The judge said that if the three other men “came rushing in after Mr. Leigl gets there, where do you think he was when this scuffle (the stabbing) went on?”

Christensen said that according to Carolyn Snow’s initial statement to police, she saw the three men come in and realized one of them had a knife. She tried to stall a bit by asking one of the men his name. But then she walked into a back bedroom with Leigl behind her. Almost immediately they heard the “scuffle” and came out to find Garcia wounded.

“Mr. Leigl was outside the area of activity,” the judge said.

Defense attorney Michael Acosta argued that his client had been invited to Snow’s apartment “at a very unfortunate time.”

He said Leigl was there just to visit his girlfriend and didn’t know Garcia was there. As for the three alleged killers who followed Leigl in, Acosta said Leigl was not needed for their plan.

“They could have kicked the door in,” he said. “… At best this (case) is an unexplained ride to the hospital. We don’t know that he didn’t get to the hospital and walk away.”

Eureka police Detective Ron Harpham had testified that when Garcia was found, there was a large black bandana spread out under him. The house slippers he had been wearing were nearby. He had been lying in a hard rain for hours, and his clothing was soaked with blood and water.

Harpham said that about 80 feet away near a curb, investigators found a blue ball cap and a Q-tip soaked with the boy’s blood. Although he couldn’t say whether that was where Garcia had gotten out of a vehicle, “something happened with him there.”

This is the second time a judge has refused to hold Leigl to answer on a murder charge. In October visiting Judge Marjorie Carter dismissed charges against Leigl after defense attorney Acosta argued successfully that not enough evidence had been presented in the first preliminary hearing.

During the hearing that concluded today, prosecutor Christensen struggled to question witnesses who were sidestepping, backtracking and even pretending to be blind.

Snow had once told police she saw the three men who followed her boyfriend into the apartment. Now she said she saw nobody but just heard the scuffle.

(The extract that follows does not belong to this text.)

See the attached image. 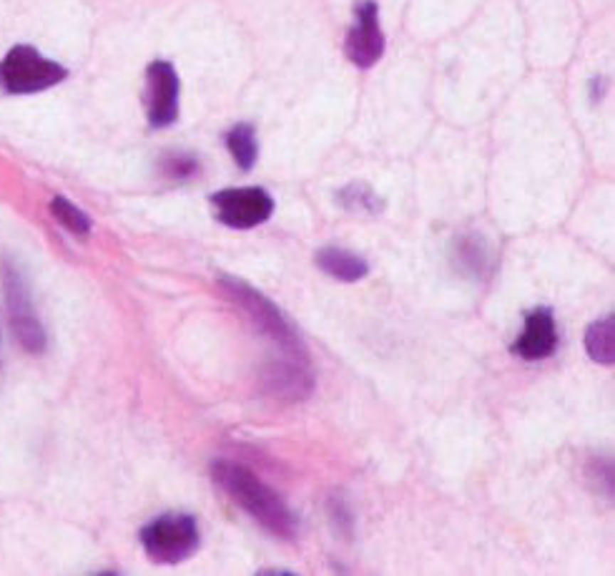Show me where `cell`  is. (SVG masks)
<instances>
[{"mask_svg": "<svg viewBox=\"0 0 615 576\" xmlns=\"http://www.w3.org/2000/svg\"><path fill=\"white\" fill-rule=\"evenodd\" d=\"M211 475L216 485L226 496H231L233 503H239L256 523L279 536V539H294L299 534V521L292 513V508L281 501L276 491L256 478L254 470L246 466L233 463V461H214Z\"/></svg>", "mask_w": 615, "mask_h": 576, "instance_id": "6da1fadb", "label": "cell"}, {"mask_svg": "<svg viewBox=\"0 0 615 576\" xmlns=\"http://www.w3.org/2000/svg\"><path fill=\"white\" fill-rule=\"evenodd\" d=\"M219 284H221V289L233 299V302L244 309L246 315H249V320L254 322L266 337L279 342V345L289 352V358L297 355L299 360H304V345L299 342V337L294 335L292 325L287 322L284 312H281L269 297H264L259 289L241 282L239 277H231V274H224V277L219 279Z\"/></svg>", "mask_w": 615, "mask_h": 576, "instance_id": "7a4b0ae2", "label": "cell"}, {"mask_svg": "<svg viewBox=\"0 0 615 576\" xmlns=\"http://www.w3.org/2000/svg\"><path fill=\"white\" fill-rule=\"evenodd\" d=\"M144 551L156 564H181L201 544L196 518L189 513H164L141 531Z\"/></svg>", "mask_w": 615, "mask_h": 576, "instance_id": "3957f363", "label": "cell"}, {"mask_svg": "<svg viewBox=\"0 0 615 576\" xmlns=\"http://www.w3.org/2000/svg\"><path fill=\"white\" fill-rule=\"evenodd\" d=\"M68 71L31 46H16L0 61V86L8 93H38L61 83Z\"/></svg>", "mask_w": 615, "mask_h": 576, "instance_id": "277c9868", "label": "cell"}, {"mask_svg": "<svg viewBox=\"0 0 615 576\" xmlns=\"http://www.w3.org/2000/svg\"><path fill=\"white\" fill-rule=\"evenodd\" d=\"M211 209L231 230H254L274 214V199L261 187H236L214 194Z\"/></svg>", "mask_w": 615, "mask_h": 576, "instance_id": "5b68a950", "label": "cell"}, {"mask_svg": "<svg viewBox=\"0 0 615 576\" xmlns=\"http://www.w3.org/2000/svg\"><path fill=\"white\" fill-rule=\"evenodd\" d=\"M3 284H6L8 315H11L16 340L23 345V350L38 355V352L46 350V332H43V325L38 322L36 312H33V302L31 294H28L26 279L8 262L3 264Z\"/></svg>", "mask_w": 615, "mask_h": 576, "instance_id": "8992f818", "label": "cell"}, {"mask_svg": "<svg viewBox=\"0 0 615 576\" xmlns=\"http://www.w3.org/2000/svg\"><path fill=\"white\" fill-rule=\"evenodd\" d=\"M146 116L154 128L179 118V73L169 61H154L146 68Z\"/></svg>", "mask_w": 615, "mask_h": 576, "instance_id": "52a82bcc", "label": "cell"}, {"mask_svg": "<svg viewBox=\"0 0 615 576\" xmlns=\"http://www.w3.org/2000/svg\"><path fill=\"white\" fill-rule=\"evenodd\" d=\"M345 53L359 68H369L384 53V33L379 26V8L374 0H362L354 11V26L345 41Z\"/></svg>", "mask_w": 615, "mask_h": 576, "instance_id": "ba28073f", "label": "cell"}, {"mask_svg": "<svg viewBox=\"0 0 615 576\" xmlns=\"http://www.w3.org/2000/svg\"><path fill=\"white\" fill-rule=\"evenodd\" d=\"M557 350L555 315L547 307H535L525 315V325L512 345V352L522 360H545Z\"/></svg>", "mask_w": 615, "mask_h": 576, "instance_id": "9c48e42d", "label": "cell"}, {"mask_svg": "<svg viewBox=\"0 0 615 576\" xmlns=\"http://www.w3.org/2000/svg\"><path fill=\"white\" fill-rule=\"evenodd\" d=\"M261 385L269 395L279 401H304L314 390V378L299 363L289 360H276L261 375Z\"/></svg>", "mask_w": 615, "mask_h": 576, "instance_id": "30bf717a", "label": "cell"}, {"mask_svg": "<svg viewBox=\"0 0 615 576\" xmlns=\"http://www.w3.org/2000/svg\"><path fill=\"white\" fill-rule=\"evenodd\" d=\"M317 264L322 272L340 279V282H359L369 272V264L359 254H354L349 250H342V247H324V250H319Z\"/></svg>", "mask_w": 615, "mask_h": 576, "instance_id": "8fae6325", "label": "cell"}, {"mask_svg": "<svg viewBox=\"0 0 615 576\" xmlns=\"http://www.w3.org/2000/svg\"><path fill=\"white\" fill-rule=\"evenodd\" d=\"M585 350L593 360L613 365L615 360V320L613 315L593 322L585 332Z\"/></svg>", "mask_w": 615, "mask_h": 576, "instance_id": "7c38bea8", "label": "cell"}, {"mask_svg": "<svg viewBox=\"0 0 615 576\" xmlns=\"http://www.w3.org/2000/svg\"><path fill=\"white\" fill-rule=\"evenodd\" d=\"M226 146L241 171L254 169L256 156H259V144H256V134L251 123H236L226 134Z\"/></svg>", "mask_w": 615, "mask_h": 576, "instance_id": "4fadbf2b", "label": "cell"}, {"mask_svg": "<svg viewBox=\"0 0 615 576\" xmlns=\"http://www.w3.org/2000/svg\"><path fill=\"white\" fill-rule=\"evenodd\" d=\"M455 259L462 264V269L470 274H485L490 267V250L480 235H465L457 242Z\"/></svg>", "mask_w": 615, "mask_h": 576, "instance_id": "5bb4252c", "label": "cell"}, {"mask_svg": "<svg viewBox=\"0 0 615 576\" xmlns=\"http://www.w3.org/2000/svg\"><path fill=\"white\" fill-rule=\"evenodd\" d=\"M337 202L342 209L354 214H379L384 209V202L364 184H349V187L337 192Z\"/></svg>", "mask_w": 615, "mask_h": 576, "instance_id": "9a60e30c", "label": "cell"}, {"mask_svg": "<svg viewBox=\"0 0 615 576\" xmlns=\"http://www.w3.org/2000/svg\"><path fill=\"white\" fill-rule=\"evenodd\" d=\"M51 212H53V217L58 219L61 225H63L68 232H73V235H78V237L90 235L88 214L80 212V209L75 207L73 202H68L65 197H53V202H51Z\"/></svg>", "mask_w": 615, "mask_h": 576, "instance_id": "2e32d148", "label": "cell"}, {"mask_svg": "<svg viewBox=\"0 0 615 576\" xmlns=\"http://www.w3.org/2000/svg\"><path fill=\"white\" fill-rule=\"evenodd\" d=\"M164 174L171 179H191L199 174V161L191 154H171L164 159Z\"/></svg>", "mask_w": 615, "mask_h": 576, "instance_id": "e0dca14e", "label": "cell"}, {"mask_svg": "<svg viewBox=\"0 0 615 576\" xmlns=\"http://www.w3.org/2000/svg\"><path fill=\"white\" fill-rule=\"evenodd\" d=\"M329 516H332L337 528H342L345 534L352 536V511L342 498H329Z\"/></svg>", "mask_w": 615, "mask_h": 576, "instance_id": "ac0fdd59", "label": "cell"}]
</instances>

Previously she had said Leigl had a weird look on his face when he came into the house. This time he didn’t look weird until after the stabbing.

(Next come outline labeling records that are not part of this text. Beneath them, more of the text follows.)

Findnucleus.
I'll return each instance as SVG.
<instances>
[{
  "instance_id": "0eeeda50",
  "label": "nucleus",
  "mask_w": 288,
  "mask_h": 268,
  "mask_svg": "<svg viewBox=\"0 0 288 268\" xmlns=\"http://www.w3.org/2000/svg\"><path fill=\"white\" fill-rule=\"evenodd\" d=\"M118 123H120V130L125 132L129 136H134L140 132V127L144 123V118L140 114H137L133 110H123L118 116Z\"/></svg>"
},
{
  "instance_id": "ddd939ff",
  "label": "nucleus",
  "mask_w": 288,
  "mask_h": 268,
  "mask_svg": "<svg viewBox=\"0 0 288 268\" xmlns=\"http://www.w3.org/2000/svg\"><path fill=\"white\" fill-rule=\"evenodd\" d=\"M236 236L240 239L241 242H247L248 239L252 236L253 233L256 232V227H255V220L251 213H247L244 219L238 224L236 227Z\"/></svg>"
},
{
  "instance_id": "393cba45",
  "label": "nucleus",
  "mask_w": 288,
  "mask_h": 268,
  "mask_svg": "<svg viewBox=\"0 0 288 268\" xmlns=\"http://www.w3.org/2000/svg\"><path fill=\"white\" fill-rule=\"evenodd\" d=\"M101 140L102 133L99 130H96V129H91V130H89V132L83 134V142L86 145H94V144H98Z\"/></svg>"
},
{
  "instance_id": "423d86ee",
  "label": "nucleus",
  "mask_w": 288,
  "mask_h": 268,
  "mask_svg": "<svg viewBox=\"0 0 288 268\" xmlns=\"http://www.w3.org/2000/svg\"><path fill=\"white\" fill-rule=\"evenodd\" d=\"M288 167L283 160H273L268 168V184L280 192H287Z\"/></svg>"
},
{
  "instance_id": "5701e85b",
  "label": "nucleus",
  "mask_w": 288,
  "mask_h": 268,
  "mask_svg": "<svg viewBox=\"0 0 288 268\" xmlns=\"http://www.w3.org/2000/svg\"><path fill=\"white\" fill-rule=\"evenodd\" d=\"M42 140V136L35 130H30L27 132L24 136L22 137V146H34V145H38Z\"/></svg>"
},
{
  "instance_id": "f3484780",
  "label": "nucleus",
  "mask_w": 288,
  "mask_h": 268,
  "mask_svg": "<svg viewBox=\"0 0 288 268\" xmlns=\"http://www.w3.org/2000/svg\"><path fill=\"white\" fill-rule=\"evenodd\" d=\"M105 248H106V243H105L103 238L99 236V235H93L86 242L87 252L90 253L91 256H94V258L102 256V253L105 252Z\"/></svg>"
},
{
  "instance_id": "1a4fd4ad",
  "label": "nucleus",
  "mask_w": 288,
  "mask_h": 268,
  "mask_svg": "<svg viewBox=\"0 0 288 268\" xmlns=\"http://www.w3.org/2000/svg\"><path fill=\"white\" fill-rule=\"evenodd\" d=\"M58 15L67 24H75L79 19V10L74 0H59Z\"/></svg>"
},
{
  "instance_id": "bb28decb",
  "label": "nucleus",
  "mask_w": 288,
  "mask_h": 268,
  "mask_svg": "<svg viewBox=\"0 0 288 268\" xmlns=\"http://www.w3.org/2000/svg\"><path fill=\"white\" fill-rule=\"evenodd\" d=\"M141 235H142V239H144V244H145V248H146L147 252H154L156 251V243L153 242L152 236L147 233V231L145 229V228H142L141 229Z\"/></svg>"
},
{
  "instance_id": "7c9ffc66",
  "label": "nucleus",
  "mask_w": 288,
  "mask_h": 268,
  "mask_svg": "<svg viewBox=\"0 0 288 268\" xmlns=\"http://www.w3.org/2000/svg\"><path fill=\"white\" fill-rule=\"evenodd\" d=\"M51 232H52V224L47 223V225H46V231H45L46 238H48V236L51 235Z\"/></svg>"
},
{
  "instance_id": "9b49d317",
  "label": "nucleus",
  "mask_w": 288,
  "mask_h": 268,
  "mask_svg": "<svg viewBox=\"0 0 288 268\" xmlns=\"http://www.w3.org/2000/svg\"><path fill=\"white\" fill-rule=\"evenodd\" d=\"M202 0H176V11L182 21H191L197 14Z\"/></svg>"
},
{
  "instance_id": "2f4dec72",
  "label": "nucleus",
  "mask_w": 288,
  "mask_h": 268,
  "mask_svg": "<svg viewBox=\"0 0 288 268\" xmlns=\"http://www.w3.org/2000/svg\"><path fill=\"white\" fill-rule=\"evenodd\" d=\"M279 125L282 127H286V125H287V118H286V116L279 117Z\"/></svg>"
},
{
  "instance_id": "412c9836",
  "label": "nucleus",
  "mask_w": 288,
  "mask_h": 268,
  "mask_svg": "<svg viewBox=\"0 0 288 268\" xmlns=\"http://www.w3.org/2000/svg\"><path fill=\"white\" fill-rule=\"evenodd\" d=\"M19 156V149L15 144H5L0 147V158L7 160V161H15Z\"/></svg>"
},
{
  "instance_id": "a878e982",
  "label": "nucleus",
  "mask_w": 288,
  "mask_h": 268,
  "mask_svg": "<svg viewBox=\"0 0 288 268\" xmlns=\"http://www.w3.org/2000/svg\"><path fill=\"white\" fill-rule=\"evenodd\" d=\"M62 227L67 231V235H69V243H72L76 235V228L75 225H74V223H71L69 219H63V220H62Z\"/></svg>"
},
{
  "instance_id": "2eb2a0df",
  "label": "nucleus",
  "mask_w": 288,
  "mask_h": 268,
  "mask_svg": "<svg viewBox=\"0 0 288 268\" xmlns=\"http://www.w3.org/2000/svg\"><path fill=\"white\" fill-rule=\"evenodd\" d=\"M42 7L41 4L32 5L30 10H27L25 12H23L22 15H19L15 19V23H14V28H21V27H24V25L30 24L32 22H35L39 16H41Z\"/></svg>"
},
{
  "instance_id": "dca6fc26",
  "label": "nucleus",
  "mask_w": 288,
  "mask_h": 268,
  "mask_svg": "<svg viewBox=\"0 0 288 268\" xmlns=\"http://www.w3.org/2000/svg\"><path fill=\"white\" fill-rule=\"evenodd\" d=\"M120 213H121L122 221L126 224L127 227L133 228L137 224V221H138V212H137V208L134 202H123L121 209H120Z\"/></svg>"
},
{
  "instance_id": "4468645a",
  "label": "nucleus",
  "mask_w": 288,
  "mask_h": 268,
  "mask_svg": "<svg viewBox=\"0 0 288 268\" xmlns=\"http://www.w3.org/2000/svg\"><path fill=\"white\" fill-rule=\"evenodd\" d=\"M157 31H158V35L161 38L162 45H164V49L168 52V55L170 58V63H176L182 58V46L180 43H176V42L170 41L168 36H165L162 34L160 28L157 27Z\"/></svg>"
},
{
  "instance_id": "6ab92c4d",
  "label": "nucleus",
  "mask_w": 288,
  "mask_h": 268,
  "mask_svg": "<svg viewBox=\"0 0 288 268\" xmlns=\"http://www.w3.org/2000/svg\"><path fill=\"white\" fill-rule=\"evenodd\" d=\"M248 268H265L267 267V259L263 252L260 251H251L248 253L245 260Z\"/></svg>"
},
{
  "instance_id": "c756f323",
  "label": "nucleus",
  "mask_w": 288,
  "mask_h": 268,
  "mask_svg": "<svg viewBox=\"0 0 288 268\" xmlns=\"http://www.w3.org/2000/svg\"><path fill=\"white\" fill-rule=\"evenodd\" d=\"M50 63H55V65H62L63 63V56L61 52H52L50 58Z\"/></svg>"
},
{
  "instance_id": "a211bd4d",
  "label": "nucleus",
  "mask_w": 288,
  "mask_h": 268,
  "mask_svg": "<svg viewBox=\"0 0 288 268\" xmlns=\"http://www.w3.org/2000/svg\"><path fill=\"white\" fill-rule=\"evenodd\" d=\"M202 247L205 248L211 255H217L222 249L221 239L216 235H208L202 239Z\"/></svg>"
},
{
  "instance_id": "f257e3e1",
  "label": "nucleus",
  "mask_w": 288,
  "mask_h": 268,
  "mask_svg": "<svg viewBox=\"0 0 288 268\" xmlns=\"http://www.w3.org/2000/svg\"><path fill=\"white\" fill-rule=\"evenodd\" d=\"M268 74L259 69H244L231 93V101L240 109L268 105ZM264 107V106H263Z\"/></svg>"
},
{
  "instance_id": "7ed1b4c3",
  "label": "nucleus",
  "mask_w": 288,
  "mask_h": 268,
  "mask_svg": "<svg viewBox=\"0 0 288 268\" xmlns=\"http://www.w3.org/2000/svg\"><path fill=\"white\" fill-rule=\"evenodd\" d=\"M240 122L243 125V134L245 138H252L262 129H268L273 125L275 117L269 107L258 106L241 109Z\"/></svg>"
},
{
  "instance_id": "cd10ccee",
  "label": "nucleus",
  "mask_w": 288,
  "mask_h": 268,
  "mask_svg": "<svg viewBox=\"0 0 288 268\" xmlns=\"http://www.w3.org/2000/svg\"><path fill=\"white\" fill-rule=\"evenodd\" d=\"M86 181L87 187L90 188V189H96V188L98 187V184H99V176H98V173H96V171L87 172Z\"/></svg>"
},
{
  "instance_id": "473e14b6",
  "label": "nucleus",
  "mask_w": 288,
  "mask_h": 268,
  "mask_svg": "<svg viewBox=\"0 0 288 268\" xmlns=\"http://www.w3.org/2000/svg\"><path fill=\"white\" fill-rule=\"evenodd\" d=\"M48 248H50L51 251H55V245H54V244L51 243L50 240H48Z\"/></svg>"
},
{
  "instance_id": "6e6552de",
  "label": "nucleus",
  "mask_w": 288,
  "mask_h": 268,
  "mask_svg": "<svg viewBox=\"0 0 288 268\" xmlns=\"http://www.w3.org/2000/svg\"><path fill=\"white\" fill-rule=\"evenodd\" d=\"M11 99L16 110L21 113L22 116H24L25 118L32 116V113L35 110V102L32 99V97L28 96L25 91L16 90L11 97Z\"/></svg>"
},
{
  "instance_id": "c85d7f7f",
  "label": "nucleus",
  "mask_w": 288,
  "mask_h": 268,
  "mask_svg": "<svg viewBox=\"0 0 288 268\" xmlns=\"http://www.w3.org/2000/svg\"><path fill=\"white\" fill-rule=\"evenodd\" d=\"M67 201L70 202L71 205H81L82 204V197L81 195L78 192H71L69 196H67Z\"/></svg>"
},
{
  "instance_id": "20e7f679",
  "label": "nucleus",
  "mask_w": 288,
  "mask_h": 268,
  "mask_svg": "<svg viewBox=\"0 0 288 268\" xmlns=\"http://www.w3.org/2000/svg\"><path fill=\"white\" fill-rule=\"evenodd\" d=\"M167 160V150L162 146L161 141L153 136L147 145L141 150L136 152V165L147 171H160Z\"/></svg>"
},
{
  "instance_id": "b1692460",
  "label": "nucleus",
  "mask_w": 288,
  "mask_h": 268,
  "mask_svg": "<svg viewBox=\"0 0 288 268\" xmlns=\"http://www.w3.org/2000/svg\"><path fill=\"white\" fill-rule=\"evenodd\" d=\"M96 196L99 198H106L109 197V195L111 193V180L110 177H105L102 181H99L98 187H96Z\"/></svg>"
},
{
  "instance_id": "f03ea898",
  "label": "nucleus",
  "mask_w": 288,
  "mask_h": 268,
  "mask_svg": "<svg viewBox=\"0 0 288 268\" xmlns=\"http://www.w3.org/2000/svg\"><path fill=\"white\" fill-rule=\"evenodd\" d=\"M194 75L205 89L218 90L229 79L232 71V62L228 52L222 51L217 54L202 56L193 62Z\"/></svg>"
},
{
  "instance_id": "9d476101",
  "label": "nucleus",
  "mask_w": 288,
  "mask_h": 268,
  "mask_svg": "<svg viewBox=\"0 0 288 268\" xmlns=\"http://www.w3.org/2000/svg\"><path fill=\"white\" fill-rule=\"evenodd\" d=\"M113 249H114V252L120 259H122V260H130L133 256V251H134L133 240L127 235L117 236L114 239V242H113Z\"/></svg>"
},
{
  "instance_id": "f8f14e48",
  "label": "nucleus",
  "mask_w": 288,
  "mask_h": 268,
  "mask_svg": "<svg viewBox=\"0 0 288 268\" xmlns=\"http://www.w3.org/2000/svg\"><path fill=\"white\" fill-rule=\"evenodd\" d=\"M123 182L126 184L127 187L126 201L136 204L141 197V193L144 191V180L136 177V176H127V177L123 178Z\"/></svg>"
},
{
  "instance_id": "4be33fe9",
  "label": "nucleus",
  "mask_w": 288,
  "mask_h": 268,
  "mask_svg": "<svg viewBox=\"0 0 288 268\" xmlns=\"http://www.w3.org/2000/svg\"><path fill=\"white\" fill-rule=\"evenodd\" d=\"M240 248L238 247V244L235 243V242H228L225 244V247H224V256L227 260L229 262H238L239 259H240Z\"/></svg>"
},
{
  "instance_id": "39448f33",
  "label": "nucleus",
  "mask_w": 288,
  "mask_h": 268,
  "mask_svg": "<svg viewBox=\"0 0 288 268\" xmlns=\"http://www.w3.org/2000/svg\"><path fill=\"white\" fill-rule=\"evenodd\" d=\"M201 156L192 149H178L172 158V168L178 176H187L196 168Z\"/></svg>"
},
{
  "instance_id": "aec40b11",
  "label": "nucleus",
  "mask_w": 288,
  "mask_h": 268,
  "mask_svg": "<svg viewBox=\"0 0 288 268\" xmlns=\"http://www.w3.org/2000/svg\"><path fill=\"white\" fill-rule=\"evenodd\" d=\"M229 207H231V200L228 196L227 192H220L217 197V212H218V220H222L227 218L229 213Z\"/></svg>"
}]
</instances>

As to who had a knife, Snow said she now believes she saw Garcia with a knife in his hand earlier in the evening.

Once, Snow told investigators she was afraid to identify the Olivos and Nunez during the first preliminary hearing. Asked whether she had said that, she replied “No, I did not. I think that you guys were taking my words out of context.”

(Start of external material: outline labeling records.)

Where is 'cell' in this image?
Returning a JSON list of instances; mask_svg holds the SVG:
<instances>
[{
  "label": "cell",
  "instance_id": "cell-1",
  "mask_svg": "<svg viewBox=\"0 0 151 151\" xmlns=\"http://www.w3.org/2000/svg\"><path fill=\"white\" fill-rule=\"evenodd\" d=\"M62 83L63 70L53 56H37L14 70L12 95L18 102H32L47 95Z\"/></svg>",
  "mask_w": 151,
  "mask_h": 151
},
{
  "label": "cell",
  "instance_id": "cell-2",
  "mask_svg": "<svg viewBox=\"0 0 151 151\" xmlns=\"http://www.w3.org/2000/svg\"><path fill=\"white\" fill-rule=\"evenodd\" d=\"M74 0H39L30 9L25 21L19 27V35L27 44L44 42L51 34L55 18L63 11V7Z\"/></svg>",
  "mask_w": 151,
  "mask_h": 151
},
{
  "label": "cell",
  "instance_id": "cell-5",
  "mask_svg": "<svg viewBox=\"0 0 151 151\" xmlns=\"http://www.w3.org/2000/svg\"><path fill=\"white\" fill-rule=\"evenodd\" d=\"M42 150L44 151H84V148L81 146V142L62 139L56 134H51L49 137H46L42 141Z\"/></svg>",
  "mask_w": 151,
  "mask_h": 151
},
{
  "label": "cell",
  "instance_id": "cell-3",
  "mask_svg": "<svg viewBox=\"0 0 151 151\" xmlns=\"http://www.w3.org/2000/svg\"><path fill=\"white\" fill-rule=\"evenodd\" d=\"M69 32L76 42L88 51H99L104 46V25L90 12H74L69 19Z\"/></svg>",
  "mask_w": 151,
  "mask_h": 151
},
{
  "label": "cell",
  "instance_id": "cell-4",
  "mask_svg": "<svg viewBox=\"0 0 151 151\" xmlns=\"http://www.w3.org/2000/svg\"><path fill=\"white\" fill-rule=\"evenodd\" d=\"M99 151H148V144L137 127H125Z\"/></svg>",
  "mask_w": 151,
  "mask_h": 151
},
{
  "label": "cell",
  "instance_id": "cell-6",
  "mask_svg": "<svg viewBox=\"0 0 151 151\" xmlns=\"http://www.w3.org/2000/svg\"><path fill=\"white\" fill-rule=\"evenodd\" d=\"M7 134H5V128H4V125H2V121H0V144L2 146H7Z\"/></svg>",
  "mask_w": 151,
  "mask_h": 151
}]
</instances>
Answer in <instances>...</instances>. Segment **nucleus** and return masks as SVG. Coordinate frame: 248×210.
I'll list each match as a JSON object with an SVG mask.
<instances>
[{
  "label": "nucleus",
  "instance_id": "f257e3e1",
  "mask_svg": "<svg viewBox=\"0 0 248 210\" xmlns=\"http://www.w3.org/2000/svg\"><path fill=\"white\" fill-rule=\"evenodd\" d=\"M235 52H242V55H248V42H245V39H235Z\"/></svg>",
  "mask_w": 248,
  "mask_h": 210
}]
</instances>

Jail inmate Anthony Burgess, also identified as a Sureno gang member, initially told police he helped Leigl put the wounded Garcia into a car. But in court he didn’t recall making any statements to investigators.

Asked to identify Leigl in the courtroom, Burgess looked around blankly and said “I don’t see him.”

While murder generally means life in prison, the gang allegation and the charge of accessory after the fact each carry maximum penalties of three years in prison.

Mario Nunez, Joe Daniel Olivo Jr. and Joe Olivo III are set for trial in January.